Le « marronnier » de la crise est toujours là et sa cause supposée : la surproduction et rien qu’elle. Or, Louis Delas, le patron de Casterman pointait déjà, lors de l’Université d’Angoulême de juillet 2008, là où résidait le problème, dans la fragilité des points de vente et notamment la « dictature du référent » qui consiste pour un libraire à utiliser la référence des ventes précédentes d’un auteur ou d’une série pour fixer la mise en place d’une nouveauté. En clair, si un tome 1 n’a pas vendu, l’auteur ou la série n’aura plus l’occasion de jouir d’une seconde chance. Ce scoring interdit toute expérimentation au profit d’une prétendue meilleure gestion du point de vente de la librairie.
En réalité, c’est toute la filière qui est en mutation : créateurs, éditeurs, imprimeurs, libraires et même lecteurs si l’on tient compte de la pratique du support numérique, et c’est là qu’est l’enjeu.
Le problème aujourd’hui, c’est que chacun rend l’autre responsable de son malaise : l’auteur incriminant l’éditeur, l’éditeur accusant le libraire, ce dernier rendant le public responsable, celui-ci enfin, si l’on en croit certains caciques des forums, dénonçant qui une bande dessinée trop formatée, trop commerciale, qui une bande dessinée incompréhensible, élitaire ou réservée à « une caste de bobos ».
Travailler mieux que plus
Il faudrait commencer à dépasser ces discours, arrêter de jouer les pleureuses. Pour paraphraser JF Kennedy : « Ne vous demandez pas ce que la bande dessinée peut faire pour vous, mais ce que vous pouvez faire pour la bande dessinée. »
Sans chercher à désigner quiconque à la vindicte, on peut s’interroger sur ce qui va mal, améliorer l’efficacité commerciale, trouver de nouveaux publics.
Là aussi l’interrogation sur la surproduction mérite une nuance : sans doute produit-on trop sur certains segments (adolescents et jeunes adultes mâles, par exemple) et pas assez sur d’autres. Nous n’avions pas manqué de signaler en son temps l’importance de la productivité des nouveautés japonaises par rapport aux nouveautés françaises : 11.368 nouveaux titres de BD au Japon contre 3312 en France en 2007.

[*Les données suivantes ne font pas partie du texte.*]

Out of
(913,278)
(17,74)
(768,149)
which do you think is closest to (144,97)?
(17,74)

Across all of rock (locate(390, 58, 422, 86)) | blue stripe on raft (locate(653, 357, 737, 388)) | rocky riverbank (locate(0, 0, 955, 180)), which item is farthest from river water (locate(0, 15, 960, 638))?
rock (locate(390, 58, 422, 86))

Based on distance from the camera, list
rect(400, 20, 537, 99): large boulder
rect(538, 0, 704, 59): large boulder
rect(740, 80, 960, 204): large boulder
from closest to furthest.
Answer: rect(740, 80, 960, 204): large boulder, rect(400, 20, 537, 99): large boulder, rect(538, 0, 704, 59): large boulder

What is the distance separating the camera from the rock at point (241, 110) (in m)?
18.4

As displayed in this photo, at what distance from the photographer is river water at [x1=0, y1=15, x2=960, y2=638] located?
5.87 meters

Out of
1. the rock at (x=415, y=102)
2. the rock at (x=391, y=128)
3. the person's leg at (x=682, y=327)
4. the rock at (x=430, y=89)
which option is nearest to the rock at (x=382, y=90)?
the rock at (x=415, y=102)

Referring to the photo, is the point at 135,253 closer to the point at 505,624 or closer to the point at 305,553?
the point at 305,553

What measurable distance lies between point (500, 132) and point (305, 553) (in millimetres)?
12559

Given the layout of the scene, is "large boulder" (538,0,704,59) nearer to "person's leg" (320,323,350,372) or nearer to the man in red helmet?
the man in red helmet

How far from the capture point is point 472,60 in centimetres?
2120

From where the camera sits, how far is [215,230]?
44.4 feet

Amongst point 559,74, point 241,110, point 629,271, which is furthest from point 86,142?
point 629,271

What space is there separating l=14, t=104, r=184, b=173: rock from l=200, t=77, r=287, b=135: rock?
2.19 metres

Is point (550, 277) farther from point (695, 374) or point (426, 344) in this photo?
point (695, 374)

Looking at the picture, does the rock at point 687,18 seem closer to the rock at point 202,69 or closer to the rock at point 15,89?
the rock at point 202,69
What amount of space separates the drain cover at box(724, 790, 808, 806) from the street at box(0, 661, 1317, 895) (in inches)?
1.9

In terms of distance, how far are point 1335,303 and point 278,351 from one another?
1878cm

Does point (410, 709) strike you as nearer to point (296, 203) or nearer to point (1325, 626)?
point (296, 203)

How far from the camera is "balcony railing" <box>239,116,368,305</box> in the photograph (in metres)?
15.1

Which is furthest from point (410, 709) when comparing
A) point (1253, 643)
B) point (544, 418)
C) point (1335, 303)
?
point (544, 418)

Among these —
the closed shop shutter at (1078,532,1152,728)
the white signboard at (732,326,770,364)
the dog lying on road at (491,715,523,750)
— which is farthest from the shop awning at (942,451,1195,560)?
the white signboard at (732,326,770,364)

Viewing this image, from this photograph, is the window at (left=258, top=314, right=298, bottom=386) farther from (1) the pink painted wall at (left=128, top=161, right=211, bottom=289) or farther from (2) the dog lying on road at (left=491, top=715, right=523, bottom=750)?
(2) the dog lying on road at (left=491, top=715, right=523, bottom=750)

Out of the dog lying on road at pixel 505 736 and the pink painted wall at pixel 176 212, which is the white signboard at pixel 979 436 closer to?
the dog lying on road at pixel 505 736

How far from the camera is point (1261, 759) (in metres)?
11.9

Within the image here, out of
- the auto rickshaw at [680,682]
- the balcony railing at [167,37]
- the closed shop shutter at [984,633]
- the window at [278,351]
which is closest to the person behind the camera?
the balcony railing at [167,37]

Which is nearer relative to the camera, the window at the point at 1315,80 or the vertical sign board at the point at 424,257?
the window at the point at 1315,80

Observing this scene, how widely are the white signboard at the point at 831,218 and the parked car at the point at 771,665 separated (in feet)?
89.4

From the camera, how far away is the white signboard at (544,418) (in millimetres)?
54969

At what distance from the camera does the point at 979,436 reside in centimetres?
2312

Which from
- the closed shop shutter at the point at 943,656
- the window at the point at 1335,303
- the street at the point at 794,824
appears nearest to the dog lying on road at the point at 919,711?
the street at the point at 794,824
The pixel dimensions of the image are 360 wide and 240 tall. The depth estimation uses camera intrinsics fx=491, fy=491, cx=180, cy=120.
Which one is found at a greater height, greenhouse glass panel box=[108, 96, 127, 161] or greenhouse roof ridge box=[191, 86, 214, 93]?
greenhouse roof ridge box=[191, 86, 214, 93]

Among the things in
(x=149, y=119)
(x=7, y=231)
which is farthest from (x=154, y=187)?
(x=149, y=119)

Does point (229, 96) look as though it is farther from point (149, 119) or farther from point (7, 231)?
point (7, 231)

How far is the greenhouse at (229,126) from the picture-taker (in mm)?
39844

L’Association était au début un « club de lecteurs ». C’est probablement quand elle a commencé à abandonner ce modèle économique très stable –puisqu’il reposait sur une communauté- vers 2006 que le vent a tourné.
Je voudrais livrer cette anecdote personnelle. Lorsque nous avions, mon frère et moi, créé Magic Strip en 1979, la plupart de nos livres vendaient près 500 exemplaires sur notre propre point de vente, la librairie Chic Bull, à Bruxelles. Dans la plupart des cas, cela finançait l’édition. Puis nous avons voulu nous développer (il faut dire que Franquin nous avait confié Modeste & Pompon et des auteurs comme Chaland commençaient à bien se vendre) et, pour financer notre expansion, nous avons vendu notre librairie. C’était tentant, cette brusque entrée de cash. Lourde erreur, en vérité. Du coup, la plupart de nos titres les plus expérimentaux n’étaient plus rentables.
Une autre anecdote que j’ai vécue chez Hachette Jeunesse. Un brillant contrôleur de gestion avait considéré que ces forts volumes cartonnés des Bibliothèques rose et verte que l’on maintenait ainsi depuis leur création au 19e Siècle, pouvaient aussi bien passer à la forme brochée, ce qui aurait eu comme effet de réduire considérablement les coûts et donc d’améliorer substantiellement les marges.
Cinglante bévue car non seulement notre comptable n’avait pas perçu que, dans la tradition des « livres de prix » qu’on offrait aux élèves méritants, la plupart de ces ouvrages (Jules Verne, Enid Blyton…) étaient des cadeaux que le passage à la forme brochée rendait du coup moins « valorisants », mais le pire était à venir : en réduisant l’épaisseur de l’ouvrage, l’exposition de ces collections dans les rayonnages des supermarchés se réduisit d’un mètre, diminuant d’autant leur visibilité. Les ventes firent une chute libre.
Ceci pour dire que si l’on veut s’en sortir, l’intelligence et le talent ne doivent pas seulement figurer à l’intérieur des livres, mais aussi dans la façon dont on les conçoit et dans leur commercialisation.